**CONSIGNE**
Recopiez ci-dessous, s'il vous plaît, l'intégralité du texte sur la répression des critiques en ligne en Indonésie, sans en changer un mot.

L’Indonésie profite du Covid-19 pour faire taire toute critique en ligne contre le pouvoir exécutif
La police indonésienne a récemment émis un ordre qui interdit à la fois toute désinformation liée à la crise du coronavirus et toute information jugée critique envers le président et le gouvernement. Reporters sans frontière (RSF) dénonce un dangereux mélange des genres et appelle les policiers de l'archipel à laisser les journalistes travailler librement.
Les journalistes risquent un an et demi de prison s’ils critiquent le pouvoir exécutif. Dans une directive signée le 4 avril dernier par le général Listyo Sigit Prabowo, chef de l’Agence des enquêtes criminelles, la police indonésienne a établi trois priorités à suivre pour ses agents chargés de surveiller les publications sur Internet et les réseaux sociaux.
Elle met en garde les journalistes contre toute publication de “fausse information liées au coronavirus”, “d'information frauduleuse sur la vente de matériel médical” et, même si aucun lien n’est établi avec la pandémie, “d’information hostile au président ou au gouvernement”.

**DONNÉES BRUTES**
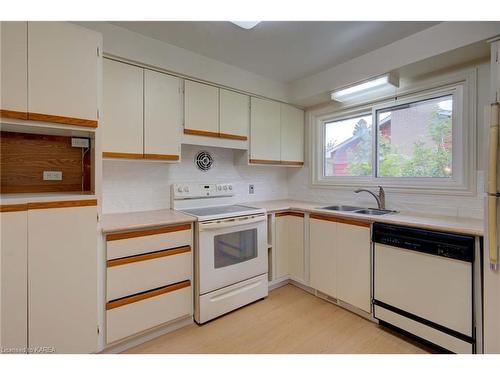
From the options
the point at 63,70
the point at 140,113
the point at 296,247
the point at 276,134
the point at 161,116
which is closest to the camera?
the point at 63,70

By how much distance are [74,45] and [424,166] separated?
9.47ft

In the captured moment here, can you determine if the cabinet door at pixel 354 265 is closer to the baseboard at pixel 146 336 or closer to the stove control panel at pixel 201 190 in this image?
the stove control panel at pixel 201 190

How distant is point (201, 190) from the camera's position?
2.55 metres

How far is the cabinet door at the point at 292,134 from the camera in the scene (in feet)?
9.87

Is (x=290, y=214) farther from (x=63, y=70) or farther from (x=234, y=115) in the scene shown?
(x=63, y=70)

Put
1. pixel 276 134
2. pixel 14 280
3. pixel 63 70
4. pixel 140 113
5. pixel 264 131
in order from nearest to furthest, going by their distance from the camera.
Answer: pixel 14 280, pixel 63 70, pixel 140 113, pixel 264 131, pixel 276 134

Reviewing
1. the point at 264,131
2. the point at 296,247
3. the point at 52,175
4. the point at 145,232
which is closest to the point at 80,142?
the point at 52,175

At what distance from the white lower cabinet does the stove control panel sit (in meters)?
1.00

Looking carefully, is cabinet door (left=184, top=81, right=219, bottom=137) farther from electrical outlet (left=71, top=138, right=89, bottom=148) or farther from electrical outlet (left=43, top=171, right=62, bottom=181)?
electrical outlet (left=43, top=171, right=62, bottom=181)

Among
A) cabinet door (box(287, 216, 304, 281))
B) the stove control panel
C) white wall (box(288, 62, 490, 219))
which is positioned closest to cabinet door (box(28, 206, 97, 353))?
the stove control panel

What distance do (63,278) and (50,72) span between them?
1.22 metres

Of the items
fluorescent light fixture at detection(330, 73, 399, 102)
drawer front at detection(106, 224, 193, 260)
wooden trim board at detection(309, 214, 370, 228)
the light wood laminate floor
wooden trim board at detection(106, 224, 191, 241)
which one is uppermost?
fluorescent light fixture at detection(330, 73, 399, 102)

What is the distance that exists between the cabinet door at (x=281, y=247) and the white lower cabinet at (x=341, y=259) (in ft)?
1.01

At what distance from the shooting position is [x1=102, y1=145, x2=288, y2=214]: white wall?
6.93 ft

...

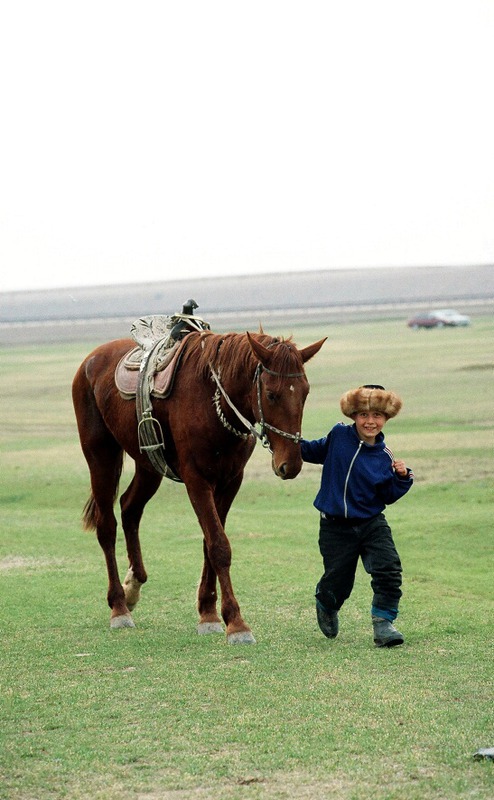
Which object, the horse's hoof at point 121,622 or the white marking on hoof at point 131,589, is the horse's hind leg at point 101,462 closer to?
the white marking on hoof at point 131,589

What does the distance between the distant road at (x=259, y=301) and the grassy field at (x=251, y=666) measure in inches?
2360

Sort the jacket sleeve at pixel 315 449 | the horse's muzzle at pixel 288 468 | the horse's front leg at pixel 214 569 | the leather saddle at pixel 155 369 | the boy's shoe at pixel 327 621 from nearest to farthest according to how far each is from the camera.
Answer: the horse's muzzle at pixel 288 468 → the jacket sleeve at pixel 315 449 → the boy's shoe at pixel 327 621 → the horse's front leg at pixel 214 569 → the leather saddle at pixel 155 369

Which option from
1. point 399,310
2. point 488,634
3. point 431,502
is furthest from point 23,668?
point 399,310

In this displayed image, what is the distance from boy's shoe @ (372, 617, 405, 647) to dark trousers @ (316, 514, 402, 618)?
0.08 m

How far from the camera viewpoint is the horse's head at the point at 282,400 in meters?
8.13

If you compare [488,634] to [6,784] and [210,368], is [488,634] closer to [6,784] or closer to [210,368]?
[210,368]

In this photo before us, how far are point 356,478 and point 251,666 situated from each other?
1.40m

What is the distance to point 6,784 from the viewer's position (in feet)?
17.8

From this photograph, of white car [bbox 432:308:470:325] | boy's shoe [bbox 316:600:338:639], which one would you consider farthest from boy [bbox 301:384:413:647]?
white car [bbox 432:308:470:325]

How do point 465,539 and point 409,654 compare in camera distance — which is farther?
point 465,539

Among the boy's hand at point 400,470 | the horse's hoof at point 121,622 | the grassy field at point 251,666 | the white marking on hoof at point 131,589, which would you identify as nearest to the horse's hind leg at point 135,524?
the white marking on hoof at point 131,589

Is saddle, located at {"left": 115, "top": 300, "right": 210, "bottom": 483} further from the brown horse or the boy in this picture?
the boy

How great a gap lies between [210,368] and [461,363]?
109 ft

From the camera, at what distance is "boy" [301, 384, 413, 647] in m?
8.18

* * *

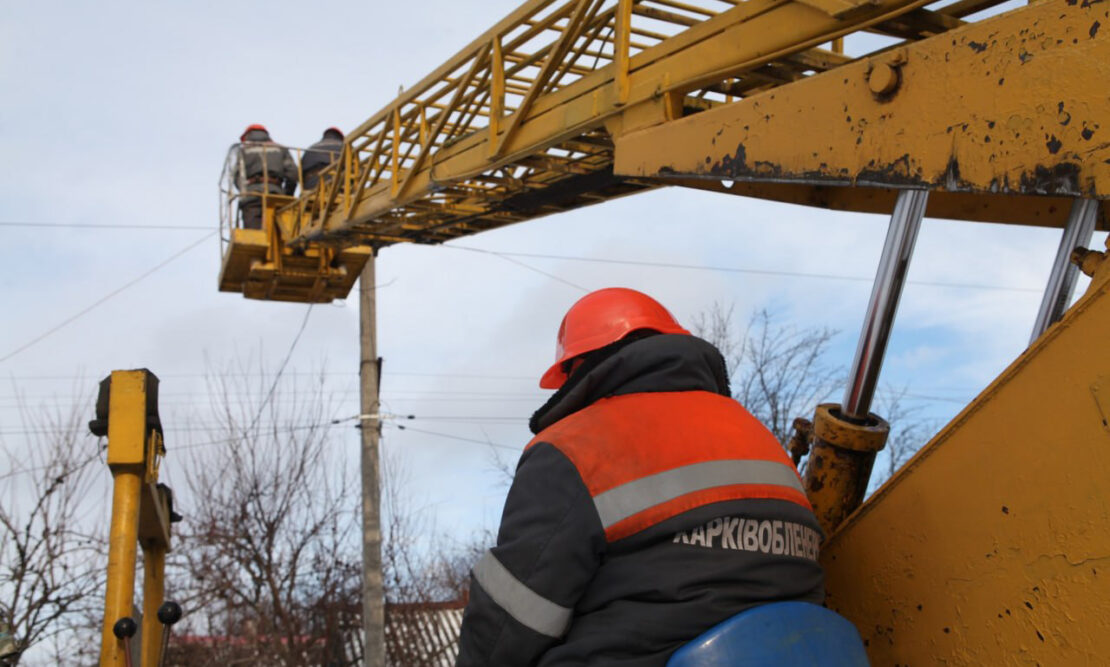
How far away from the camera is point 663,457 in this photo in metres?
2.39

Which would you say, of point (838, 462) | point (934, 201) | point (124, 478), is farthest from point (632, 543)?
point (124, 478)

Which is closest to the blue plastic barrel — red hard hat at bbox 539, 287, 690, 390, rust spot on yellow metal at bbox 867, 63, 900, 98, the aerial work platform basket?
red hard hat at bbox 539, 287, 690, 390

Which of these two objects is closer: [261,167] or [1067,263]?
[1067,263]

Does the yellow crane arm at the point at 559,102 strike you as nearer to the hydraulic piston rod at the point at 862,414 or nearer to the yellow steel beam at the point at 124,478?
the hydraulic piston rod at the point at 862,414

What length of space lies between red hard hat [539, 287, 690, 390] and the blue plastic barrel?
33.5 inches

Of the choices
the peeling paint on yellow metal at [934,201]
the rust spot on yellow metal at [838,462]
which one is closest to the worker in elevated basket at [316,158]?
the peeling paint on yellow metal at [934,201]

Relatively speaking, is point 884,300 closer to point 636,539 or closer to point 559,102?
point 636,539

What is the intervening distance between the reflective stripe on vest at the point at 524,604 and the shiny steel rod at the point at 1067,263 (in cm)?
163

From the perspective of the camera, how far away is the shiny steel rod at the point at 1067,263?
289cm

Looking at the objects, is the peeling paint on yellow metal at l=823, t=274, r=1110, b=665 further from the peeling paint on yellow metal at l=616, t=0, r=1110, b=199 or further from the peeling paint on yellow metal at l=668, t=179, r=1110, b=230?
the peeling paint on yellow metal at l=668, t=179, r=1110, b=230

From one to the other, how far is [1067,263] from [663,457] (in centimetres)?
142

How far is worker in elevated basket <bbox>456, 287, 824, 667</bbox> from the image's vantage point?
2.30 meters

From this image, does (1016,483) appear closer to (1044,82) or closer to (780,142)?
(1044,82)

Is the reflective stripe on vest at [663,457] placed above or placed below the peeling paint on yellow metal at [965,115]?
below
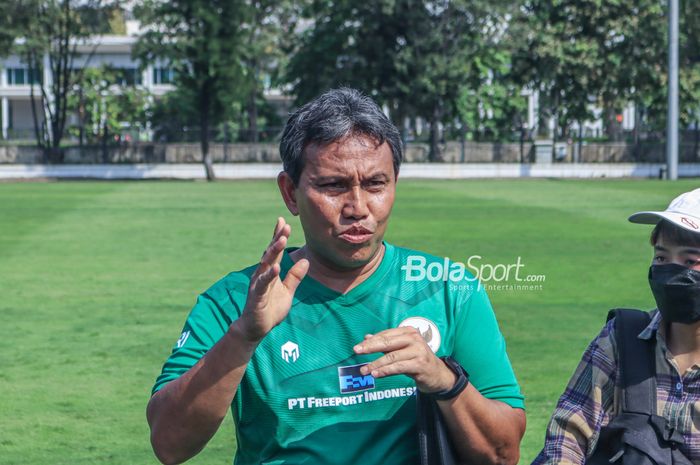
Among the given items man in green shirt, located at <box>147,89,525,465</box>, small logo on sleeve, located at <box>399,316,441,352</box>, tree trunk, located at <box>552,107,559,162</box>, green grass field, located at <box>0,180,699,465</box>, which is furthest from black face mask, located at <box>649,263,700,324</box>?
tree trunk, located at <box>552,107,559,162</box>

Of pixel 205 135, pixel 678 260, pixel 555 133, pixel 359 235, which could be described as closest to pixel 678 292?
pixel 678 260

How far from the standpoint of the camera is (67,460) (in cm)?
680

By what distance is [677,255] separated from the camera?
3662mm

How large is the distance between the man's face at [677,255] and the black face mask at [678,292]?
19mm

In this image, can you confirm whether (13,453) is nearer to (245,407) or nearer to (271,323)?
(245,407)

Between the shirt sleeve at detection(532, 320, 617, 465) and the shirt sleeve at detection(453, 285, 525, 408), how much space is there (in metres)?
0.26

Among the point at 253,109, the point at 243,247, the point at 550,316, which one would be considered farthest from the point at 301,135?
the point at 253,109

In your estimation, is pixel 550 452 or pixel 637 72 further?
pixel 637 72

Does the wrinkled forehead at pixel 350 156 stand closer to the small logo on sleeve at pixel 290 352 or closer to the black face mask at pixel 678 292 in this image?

**CORRIGÉ**
L’Indonésie profite du Covid-19 pour faire taire toute critique en ligne contre le pouvoir exécutif
La police indonésienne a récemment émis un ordre qui interdit à la fois toute désinformation liée à la crise du coronavirus et toute information jugée critique envers le président et le gouvernement. Reporters sans frontière (RSF) dénonce un dangereux mélange des genres et appelle les policiers de l'archipel à laisser les journalistes travailler librement.
Les journalistes risquent un an et demi de prison s’ils critiquent le pouvoir exécutif. Dans une directive signée le 4 avril dernier par le général Listyo Sigit Prabowo, chef de l’Agence des enquêtes criminelles, la police indonésienne a établi trois priorités à suivre pour ses agents chargés de surveiller les publications sur Internet et les réseaux sociaux.
Elle met en garde les journalistes contre toute publication de “fausse information liées au coronavirus”, “d'information frauduleuse sur la vente de matériel médical” et, même si aucun lien n’est établi avec la pandémie, “d’information hostile au président ou au gouvernement”.